I attended one day of the conference under the headline Art, Technology & Change.
Computer Says NO
Speaker: Matthew Stender, Tech Ethicist, Germany
Artificial intelligence (AI) now drives decision making processes for human resource departments, police forces, and financial institutions. As technology advances, increased transparency and oversight is needed to evaluate and audit AI systems and their outcomes. In the pursuit of an algorithmic governance framework that is free of bias, should we look to the future or the past?
Matthew talked about the ethical challenge in the light of artificial intelligence.
By 2029 computer will have a human level of intelligence. It raises frightening and fascinating future’s prospects what will be the governance role and responsibility?
He mentioned Jerry Kaplan, who I just googled and found this quote:
We need to develop engineering discipline of computable ethics, and we need to have course sequences at our engineering schools that teach how to get machines to behave appropriately in a wide variety of new circumstances.
Matthew also mentioned Kate Crawford for talking about the hidden biases in big data. Need further investigation.
Inside Syria’s Secret Prison
Speaker: Christina Varvia, Researcher & Project Coordinator, Forensic Architecture, UK
Stories emerged in January that 13.000 have secretly been hanged in Syria’s notorious prison, Saydnaya, a journalistic no-go-zone. Now ex-detainees have collaborated with Amnesty International and Forensic Architecture, a multidisciplinary team consisting of architects, scientists, artists, and journalists, to build an accurate model of the prison based on 3D architectural modeling and ear-testimony to cast light in Syria’s hellish torture prison.

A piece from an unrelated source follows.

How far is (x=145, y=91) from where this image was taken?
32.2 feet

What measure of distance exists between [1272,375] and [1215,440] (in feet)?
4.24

This project affected me a lot; the cruel subject of the story and the way of working with memories. Christina explained how the former prisoners remembered scale and construction by using their body as a measuring device and their experience of acoustics. Those horrifying memories and a single satellite photo made them able to modeling the prison and populate it with shadow like prisoners.
The unreal location and characters were carrying not only a story for people like me, but it also helped the former prisoners to find a way through the trauma while building the place in cooperation with the project team.
Journalism in the 21st-Century
Speaker: Francesca Panetta, Executive Editor, Virtual Reality, Guardian, UK
What once was a newspaper now exists on paper, online, on mobile, and on a device strapped to your head. What is a newspaper now? How important is keeping up with technology to their future? And how does journalism change across different platforms? Including a projected preview VR walk-through of a brand-new film.
Speaker: Ram Devineni, Producer/Director, Rattapallax, USA / India
Ram Devinini will demonstrate how the low-tech art of comic books and street art, with high-tech interactivity of Augmented Reality, has been used to confront the sensitive issue of gender-based violence in India, with a live demo of the AR experience that can also be seen in the exhibition at Charlottenborg.
Can Artificial Intelligence Be Creative?
Speaker: John R Smith, IBM Fellow and Manager of Multimedia and Vision at IBM T. J. Watson Research Center, USA
IBM’s Research & Development team created the trailer for the thriller Morgan by analyzing more than 100 horror film trailers. It shows how AI might be used in the creative industries and explores whether creativity can be analyzed and recreated methodically.